Dream house up in flames
A Foxton couple have lost the home they spent six years renovating when firefighters were unable to control a blaze possibly caused by an electrical fault.
Brent Gardiner said he had no idea his Wall Rd dream house, located 5 kilometres north of the town centre, was on fire when he was cooking dinner for himself and his partner on Friday night.
"I was just cooking a couple of steaks on the stove and the power went out.
"I took a look out the back window and saw smoke wafting out the back towards the garage."
The house was quickly engulfed, with the fire moving in the spaces between the inside and outside walls, he said.
"The smoke alarms didn't even go off because the fire was above them in the roof." With the phone not working - "no power, no phone" - Mr Gardiner's partner ran to the neighbours to call the fire service.
He said he then did the one thing everyone says not to do - he went back into the house.
"I went to try to get my wallet out because I thought I knew where I left it, but there was a lot of smoke by then so I didn't stay in there long. "In hindsight, I would have grabbed a few things before I went out the first time."
Mr Gardiner said he and his partner moved to the property in 2005 and had a house relocated there.
"The outside was all done up, but we had to do the inside.
"I got it all redone - the power, the electrics, everything.
"I only put the new deck on 18 months ago."
He said he was grateful the fire service was able to save the other buildings on the property, and was confident he would be able to put another house on the land.
"It really is the dream section for us, but it's not much of a dream without a house."

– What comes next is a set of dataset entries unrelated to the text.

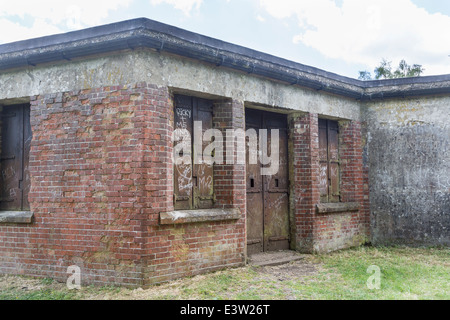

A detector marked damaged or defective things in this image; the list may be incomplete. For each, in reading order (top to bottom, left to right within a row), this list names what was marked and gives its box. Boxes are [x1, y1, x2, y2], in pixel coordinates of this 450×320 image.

rusty metal door [0, 104, 31, 211]
rusty metal door [173, 95, 214, 210]
rusty metal door [246, 110, 288, 255]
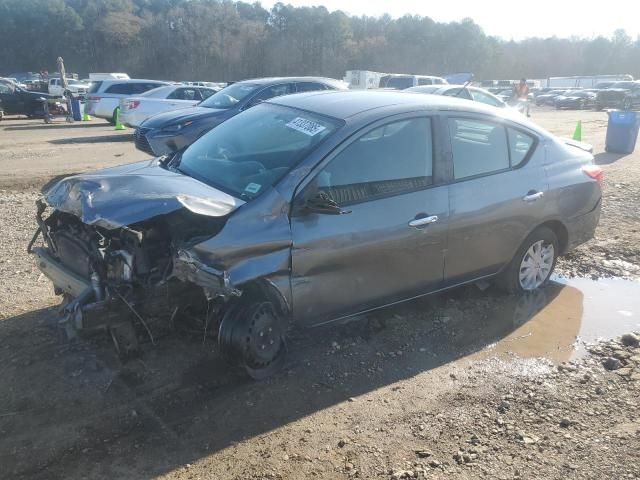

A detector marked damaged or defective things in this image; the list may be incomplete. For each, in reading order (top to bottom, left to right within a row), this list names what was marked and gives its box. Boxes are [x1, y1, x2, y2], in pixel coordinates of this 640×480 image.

crumpled hood [141, 106, 228, 129]
shattered windshield [199, 82, 262, 109]
shattered windshield [175, 104, 340, 200]
crumpled hood [42, 158, 242, 230]
crashed gray sedan [28, 89, 600, 376]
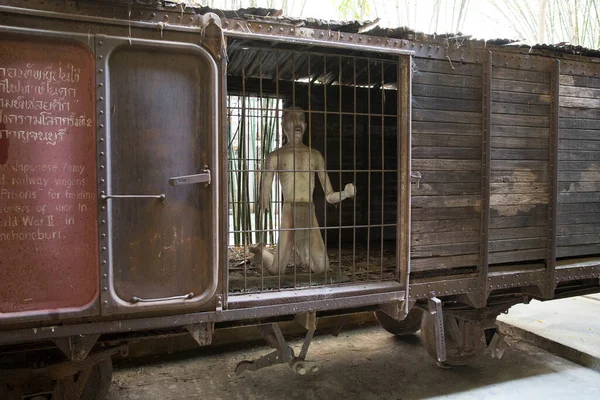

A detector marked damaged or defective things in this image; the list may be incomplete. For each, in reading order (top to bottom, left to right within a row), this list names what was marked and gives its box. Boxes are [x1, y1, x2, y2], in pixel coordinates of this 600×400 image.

rust stain on metal [0, 34, 98, 316]
rusted metal door [0, 28, 99, 324]
rusted metal door [96, 36, 220, 314]
rusted metal bracket [52, 334, 99, 362]
rusted metal bracket [185, 322, 213, 346]
rusted metal bracket [426, 296, 446, 364]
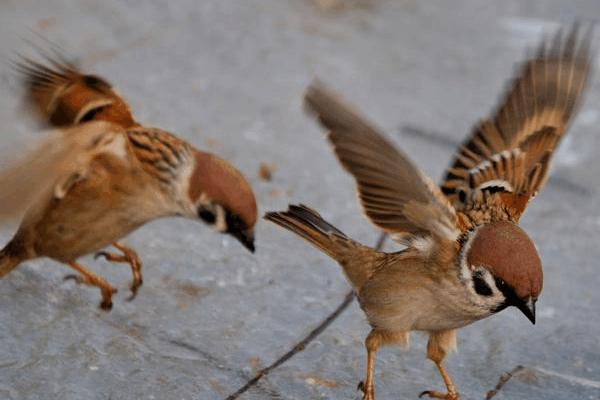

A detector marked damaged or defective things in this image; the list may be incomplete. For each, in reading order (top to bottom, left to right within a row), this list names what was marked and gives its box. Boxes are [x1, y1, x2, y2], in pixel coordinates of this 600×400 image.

pavement crack [223, 233, 386, 398]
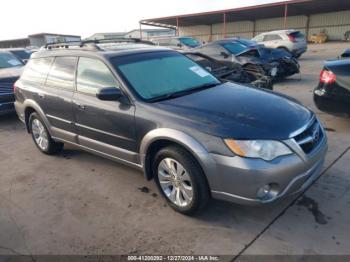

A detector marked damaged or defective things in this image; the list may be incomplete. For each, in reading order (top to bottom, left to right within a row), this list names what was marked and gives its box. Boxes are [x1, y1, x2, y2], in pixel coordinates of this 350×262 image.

damaged vehicle [183, 51, 274, 90]
damaged vehicle [196, 37, 300, 79]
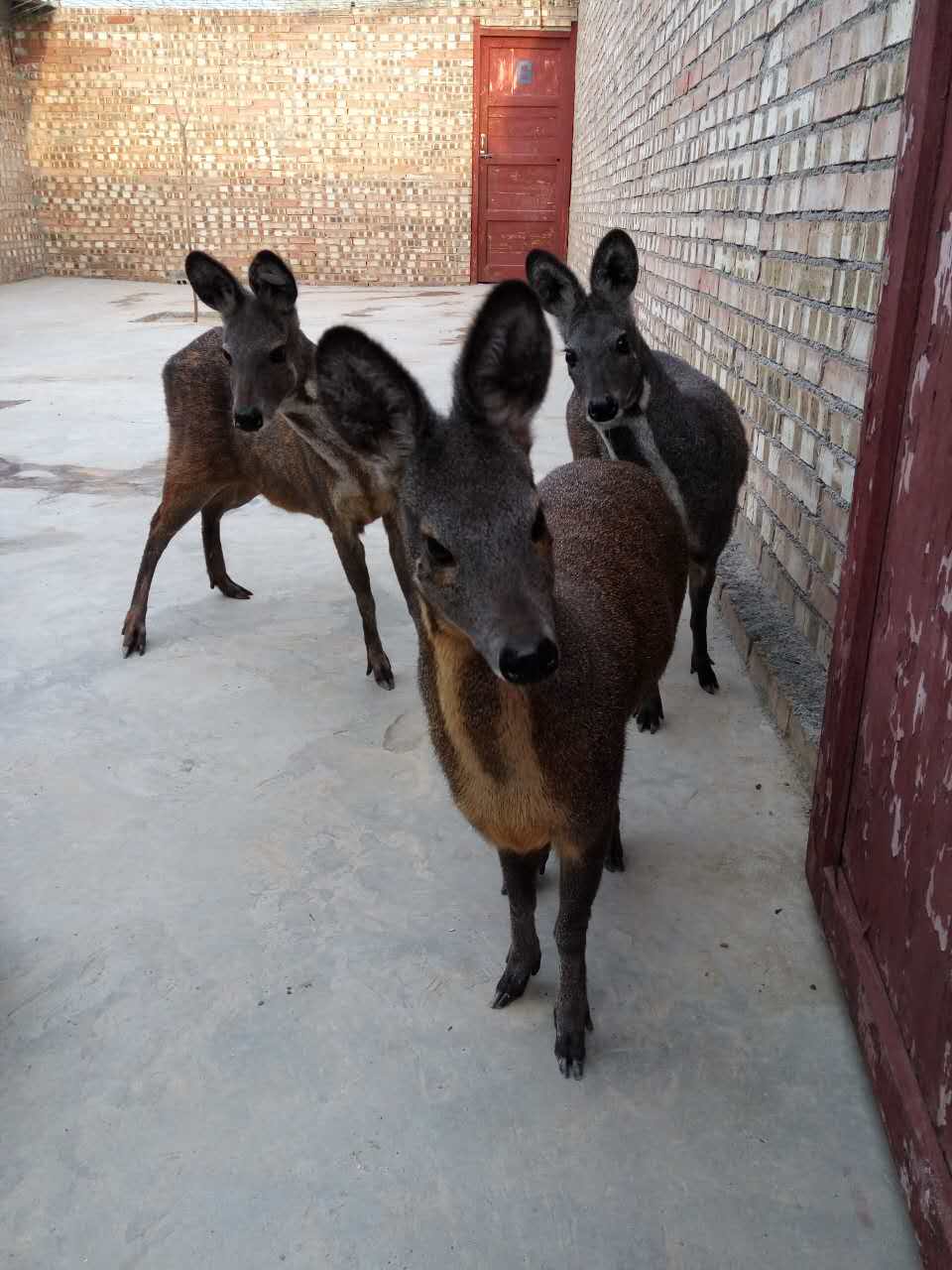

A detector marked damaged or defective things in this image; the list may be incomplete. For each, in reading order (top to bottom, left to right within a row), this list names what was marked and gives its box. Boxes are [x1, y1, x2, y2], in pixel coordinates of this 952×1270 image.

cracked concrete [0, 278, 923, 1270]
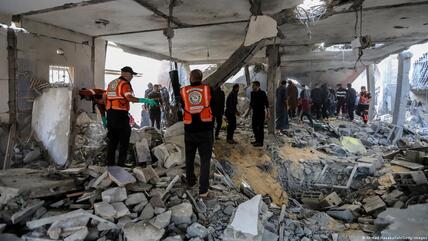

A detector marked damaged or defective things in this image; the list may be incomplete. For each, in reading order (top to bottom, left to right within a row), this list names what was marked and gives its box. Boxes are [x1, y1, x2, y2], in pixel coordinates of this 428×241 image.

damaged wall [31, 87, 71, 167]
broken concrete slab [106, 166, 135, 186]
broken concrete slab [94, 201, 117, 220]
broken concrete slab [100, 186, 126, 203]
broken concrete slab [171, 203, 194, 226]
broken concrete slab [362, 195, 386, 214]
broken concrete slab [123, 221, 166, 241]
broken concrete slab [186, 222, 208, 239]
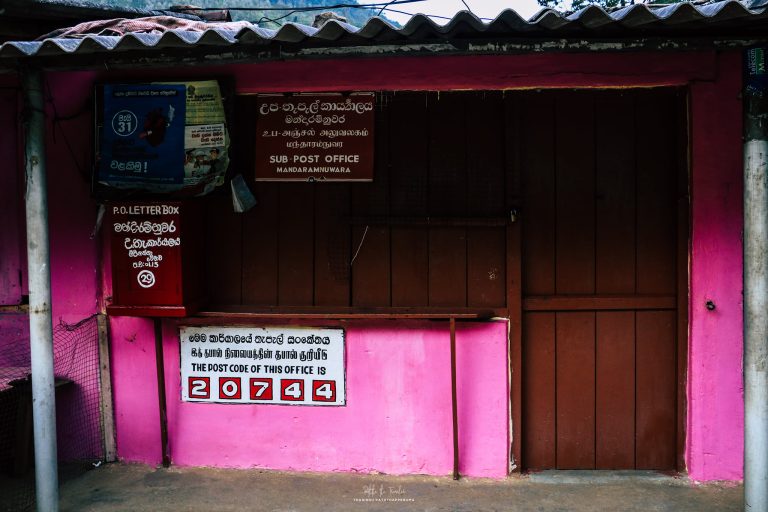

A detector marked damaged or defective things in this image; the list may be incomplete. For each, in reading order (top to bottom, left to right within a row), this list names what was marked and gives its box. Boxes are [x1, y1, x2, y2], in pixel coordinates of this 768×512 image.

rusty roof sheet [1, 0, 768, 64]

Foxton fire chief Gary Stratford said the house was engulfed in flames when crews arrived.
"It was all up through the ceiling and had broke out the roof."
Two trucks went to the scene, but tankers from Feilding and Levin had to be called in as water was not easily accessible, he said. "It was a country environment and we only carry a certain amount of water on board.
"We did manage to find some water from a cow shed down the road.
"We were a bit lucky because the farmer had put in a hydrant when he renovated."
Fire officers were also able to use some water from the property's 10,000-litre supply tank, until the heat from the fire melted it. But ultimately, there was not a lot the crews could do, Mr Stratford said.
"A lack of water was going to be the biggest concern, and due to that [the house] was completely lost."
The dry conditions also did not help, he said.
While it was not confirmed what started the fire, Mr Stratford said it was not arson.
"The fire investigators will be lucky to find anything in there, but it was possibly an electrical fault."